Bard College, the liberal arts school located 120 miles north in Annandale-on-Hudson, "puts the 'liberal' in 'liberal arts,'" according to the 'Princeton Review.' It has a 600-acre campus and nearly 1500 undergrads. This is their story—as told by a student who would like to be known as Stephan K. Some names have been changed to protect the guilty.

Shakespeer, the popular file sharing software used by the majority of students at Bard, features hours of "Aqua Teen Hunger Force" and way more than 2000 gigabytes of music. Every day, hundreds of Bard students log on and download anything from Lamb of God to Mr. Lif.

Imagine that aliens were attempting to tap into the Shakespeer Bard Music hub in order to gain access to human music. They would be able to download all of the Beastie Boys albums (Bard alums themselves), plenty of Beirut, a hell of a lot of Cat Power, some Kate Bush, all of OOIOO (the band that belongs to Yoshimi, of The Flaming Lips' "Yoshimi Battles the Pink Robots," which you can also definitely download), and enough Rod Stewart to last you several extra semesters of working on your novella so that you can finally finish that creative writing major.

That's odd!

The live music scene at Bard revolves mainly around SMOG, which is described on its Myspace page as "a student-run converted autogarage on the campus of Bard College... open for students to book shows and band practices." The self-anointed, "awesome... obviously" joint has a monopoly on the weekend party scene, even with its particular brand of noise-rock and its passion for bands featuring lead singers that at least pretend to be Japanese.

Dr. Hurs, a Political-Studies major currently flirting with the idea of switching to Music, described the SMOG brand of entertainment as "baby-killing music." It is "less about creating music... more about creating music to be dissonant, or to be dark. At times it can be tasteful, but only when it's genuine."

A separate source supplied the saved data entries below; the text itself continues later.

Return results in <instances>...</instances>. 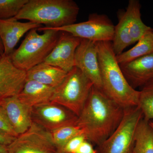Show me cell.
Returning <instances> with one entry per match:
<instances>
[{
    "mask_svg": "<svg viewBox=\"0 0 153 153\" xmlns=\"http://www.w3.org/2000/svg\"><path fill=\"white\" fill-rule=\"evenodd\" d=\"M102 91L123 108L138 105L140 91L129 84L117 60L111 42L96 43Z\"/></svg>",
    "mask_w": 153,
    "mask_h": 153,
    "instance_id": "cell-2",
    "label": "cell"
},
{
    "mask_svg": "<svg viewBox=\"0 0 153 153\" xmlns=\"http://www.w3.org/2000/svg\"><path fill=\"white\" fill-rule=\"evenodd\" d=\"M79 10L72 0H29L15 17L57 28L75 23Z\"/></svg>",
    "mask_w": 153,
    "mask_h": 153,
    "instance_id": "cell-3",
    "label": "cell"
},
{
    "mask_svg": "<svg viewBox=\"0 0 153 153\" xmlns=\"http://www.w3.org/2000/svg\"><path fill=\"white\" fill-rule=\"evenodd\" d=\"M133 153H153V129L143 117L137 126Z\"/></svg>",
    "mask_w": 153,
    "mask_h": 153,
    "instance_id": "cell-20",
    "label": "cell"
},
{
    "mask_svg": "<svg viewBox=\"0 0 153 153\" xmlns=\"http://www.w3.org/2000/svg\"><path fill=\"white\" fill-rule=\"evenodd\" d=\"M82 39L70 33L60 32L55 47L44 62L68 72L74 65L75 52Z\"/></svg>",
    "mask_w": 153,
    "mask_h": 153,
    "instance_id": "cell-11",
    "label": "cell"
},
{
    "mask_svg": "<svg viewBox=\"0 0 153 153\" xmlns=\"http://www.w3.org/2000/svg\"><path fill=\"white\" fill-rule=\"evenodd\" d=\"M120 66L129 84L134 89L153 82V53Z\"/></svg>",
    "mask_w": 153,
    "mask_h": 153,
    "instance_id": "cell-13",
    "label": "cell"
},
{
    "mask_svg": "<svg viewBox=\"0 0 153 153\" xmlns=\"http://www.w3.org/2000/svg\"><path fill=\"white\" fill-rule=\"evenodd\" d=\"M11 126L19 135L25 132L33 124L31 108L20 101L18 96L4 100L0 102Z\"/></svg>",
    "mask_w": 153,
    "mask_h": 153,
    "instance_id": "cell-15",
    "label": "cell"
},
{
    "mask_svg": "<svg viewBox=\"0 0 153 153\" xmlns=\"http://www.w3.org/2000/svg\"><path fill=\"white\" fill-rule=\"evenodd\" d=\"M16 137L9 135L4 132L0 131V143L3 144L8 146Z\"/></svg>",
    "mask_w": 153,
    "mask_h": 153,
    "instance_id": "cell-27",
    "label": "cell"
},
{
    "mask_svg": "<svg viewBox=\"0 0 153 153\" xmlns=\"http://www.w3.org/2000/svg\"><path fill=\"white\" fill-rule=\"evenodd\" d=\"M27 72V79H32L55 88L65 78L67 72L62 69L43 62Z\"/></svg>",
    "mask_w": 153,
    "mask_h": 153,
    "instance_id": "cell-17",
    "label": "cell"
},
{
    "mask_svg": "<svg viewBox=\"0 0 153 153\" xmlns=\"http://www.w3.org/2000/svg\"><path fill=\"white\" fill-rule=\"evenodd\" d=\"M27 79V72L16 67L10 56L0 57V102L19 95Z\"/></svg>",
    "mask_w": 153,
    "mask_h": 153,
    "instance_id": "cell-12",
    "label": "cell"
},
{
    "mask_svg": "<svg viewBox=\"0 0 153 153\" xmlns=\"http://www.w3.org/2000/svg\"><path fill=\"white\" fill-rule=\"evenodd\" d=\"M60 32L42 27L29 31L10 57L17 68L27 71L44 62L57 44Z\"/></svg>",
    "mask_w": 153,
    "mask_h": 153,
    "instance_id": "cell-4",
    "label": "cell"
},
{
    "mask_svg": "<svg viewBox=\"0 0 153 153\" xmlns=\"http://www.w3.org/2000/svg\"><path fill=\"white\" fill-rule=\"evenodd\" d=\"M0 131L8 134L11 136L16 137L18 135L15 131L10 123L4 110L0 104Z\"/></svg>",
    "mask_w": 153,
    "mask_h": 153,
    "instance_id": "cell-24",
    "label": "cell"
},
{
    "mask_svg": "<svg viewBox=\"0 0 153 153\" xmlns=\"http://www.w3.org/2000/svg\"><path fill=\"white\" fill-rule=\"evenodd\" d=\"M53 142L59 152L64 145L74 137L84 134L83 131L76 124L65 126L51 133Z\"/></svg>",
    "mask_w": 153,
    "mask_h": 153,
    "instance_id": "cell-21",
    "label": "cell"
},
{
    "mask_svg": "<svg viewBox=\"0 0 153 153\" xmlns=\"http://www.w3.org/2000/svg\"><path fill=\"white\" fill-rule=\"evenodd\" d=\"M138 106L145 120L148 121L153 120V82L145 85L140 91Z\"/></svg>",
    "mask_w": 153,
    "mask_h": 153,
    "instance_id": "cell-22",
    "label": "cell"
},
{
    "mask_svg": "<svg viewBox=\"0 0 153 153\" xmlns=\"http://www.w3.org/2000/svg\"><path fill=\"white\" fill-rule=\"evenodd\" d=\"M137 42L135 46L129 50L116 55L119 64L128 63L153 53V31L146 33Z\"/></svg>",
    "mask_w": 153,
    "mask_h": 153,
    "instance_id": "cell-19",
    "label": "cell"
},
{
    "mask_svg": "<svg viewBox=\"0 0 153 153\" xmlns=\"http://www.w3.org/2000/svg\"><path fill=\"white\" fill-rule=\"evenodd\" d=\"M31 117L33 123L50 133L65 126L76 124L78 119L70 110L52 101L32 108Z\"/></svg>",
    "mask_w": 153,
    "mask_h": 153,
    "instance_id": "cell-9",
    "label": "cell"
},
{
    "mask_svg": "<svg viewBox=\"0 0 153 153\" xmlns=\"http://www.w3.org/2000/svg\"><path fill=\"white\" fill-rule=\"evenodd\" d=\"M4 45L0 38V57L4 55Z\"/></svg>",
    "mask_w": 153,
    "mask_h": 153,
    "instance_id": "cell-29",
    "label": "cell"
},
{
    "mask_svg": "<svg viewBox=\"0 0 153 153\" xmlns=\"http://www.w3.org/2000/svg\"><path fill=\"white\" fill-rule=\"evenodd\" d=\"M149 124L151 126L152 128L153 129V121H149Z\"/></svg>",
    "mask_w": 153,
    "mask_h": 153,
    "instance_id": "cell-30",
    "label": "cell"
},
{
    "mask_svg": "<svg viewBox=\"0 0 153 153\" xmlns=\"http://www.w3.org/2000/svg\"><path fill=\"white\" fill-rule=\"evenodd\" d=\"M0 153H9L7 146L0 143Z\"/></svg>",
    "mask_w": 153,
    "mask_h": 153,
    "instance_id": "cell-28",
    "label": "cell"
},
{
    "mask_svg": "<svg viewBox=\"0 0 153 153\" xmlns=\"http://www.w3.org/2000/svg\"><path fill=\"white\" fill-rule=\"evenodd\" d=\"M74 65L90 79L94 86L102 90L96 43L82 39L75 52Z\"/></svg>",
    "mask_w": 153,
    "mask_h": 153,
    "instance_id": "cell-10",
    "label": "cell"
},
{
    "mask_svg": "<svg viewBox=\"0 0 153 153\" xmlns=\"http://www.w3.org/2000/svg\"><path fill=\"white\" fill-rule=\"evenodd\" d=\"M114 28L112 22L106 15L94 13L89 15L88 20L85 22L60 28H50L70 33L81 39L97 43L112 41Z\"/></svg>",
    "mask_w": 153,
    "mask_h": 153,
    "instance_id": "cell-7",
    "label": "cell"
},
{
    "mask_svg": "<svg viewBox=\"0 0 153 153\" xmlns=\"http://www.w3.org/2000/svg\"><path fill=\"white\" fill-rule=\"evenodd\" d=\"M29 0H0V19L15 18Z\"/></svg>",
    "mask_w": 153,
    "mask_h": 153,
    "instance_id": "cell-23",
    "label": "cell"
},
{
    "mask_svg": "<svg viewBox=\"0 0 153 153\" xmlns=\"http://www.w3.org/2000/svg\"><path fill=\"white\" fill-rule=\"evenodd\" d=\"M86 140L84 134L77 136L68 141L58 153H74L80 145Z\"/></svg>",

"It's very cool to be disillusioned by whatever you listen to," he said. "There's constant, just like, I don't know.... They can't just let their guard down. It's always about what's wrong with what they did and how could someone else do it better. It makes concerts really fucking lame."

The weekend partying routine is a general wander around campus from party to party punctuated by several stops at SMOG, where half the crowd smokes and drinks outside and talks about leaving. (Leaving becomes more and more appealing as the temperature drops.) Those actually inside stand statue-still, facing the stage, absorbing whatever faux-sophisticated bit of masturbation is currently being performed.

The scene is so uptight that one friend refused to give me his opinion on local music when I asked him about it.

"People here," he said. "Judge you so much based on what your music taste is, I just don't talk to people about it."

The other afternoon, I sat outside the dorm with Baby Jane. A nearby building contained a musician practicing; it emitted a loud, monotone, fog-horn type music. She said she "liked all kinds of music," but that she "absolutely can't listen to classical music."

It makes her "feel guilty."

But should it? On our second night at Bard, we remembered, we had been witness to a crowd of freshmen chanting the lyrics to Elton John's "Tiny Dancer" at 4 a.m.

And not all bad music is confined to SMOG or to 4 a.m. Over the weekend, several of us attended the Bard Musical Theater Club's "Number Seventeen: The Spread Eagle" in the Old Gym. Despite its racy title, the show consisted of several girls (and a few boys) performing their favorite numbers from their favorite musicals. The opening number, "It's Too Darn Hot," from "Kiss Me Kate," was performed by a guy in a suit. He shuffled around the stage awkwardly while two girls in corsets made eyes at him. My date for the evening, Lips the Dance major, spent most of that routine glaring at me; each of us blamed the other for this mistake.

Although it did get very funny when the male performers, doing "The Goods" from "The Full Monty," stripped to reveal nipple rings. And backne.

Earlier in the year, during a weekend where several kids were up for more than 24 hours tripping on acid, a group of kids from South Campus were at first mistaken for the notorious campus bogeyman "Tivoli Bad Guy," who is a mysterious and apparently angry Townie vigilante often mentioned in emails from the Head of Security. (The Tivoli Bad Guy is known for breaking into the dorms, and even, on some occasions, being vulgar to members of the student body, God forbid.)

One of the trippers descended upon us with a megaphone and announced to the entire quad that David Bowie had died.

Several students were woken up by this. Some leaned out the window to yell denials in return; some just sat there in silence.

And several of the kids tripping described the experience as mind-bending. They found the idea of a world where David Bowie had died as both moving and also incredibly scary.